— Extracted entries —

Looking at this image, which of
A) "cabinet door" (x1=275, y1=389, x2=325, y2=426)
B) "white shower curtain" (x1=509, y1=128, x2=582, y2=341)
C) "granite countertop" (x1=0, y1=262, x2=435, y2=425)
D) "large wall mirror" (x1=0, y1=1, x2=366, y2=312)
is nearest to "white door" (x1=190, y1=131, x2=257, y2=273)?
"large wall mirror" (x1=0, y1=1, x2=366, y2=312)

— Exercise directions —
Please output the entries above line for line, with no changes.

— Finished exercise —
Looking at this image, which of
A) "cabinet door" (x1=275, y1=389, x2=325, y2=426)
B) "white shower curtain" (x1=509, y1=128, x2=582, y2=341)
C) "granite countertop" (x1=0, y1=262, x2=435, y2=425)
D) "large wall mirror" (x1=0, y1=1, x2=366, y2=312)
is nearest to "white door" (x1=190, y1=131, x2=257, y2=273)?
"large wall mirror" (x1=0, y1=1, x2=366, y2=312)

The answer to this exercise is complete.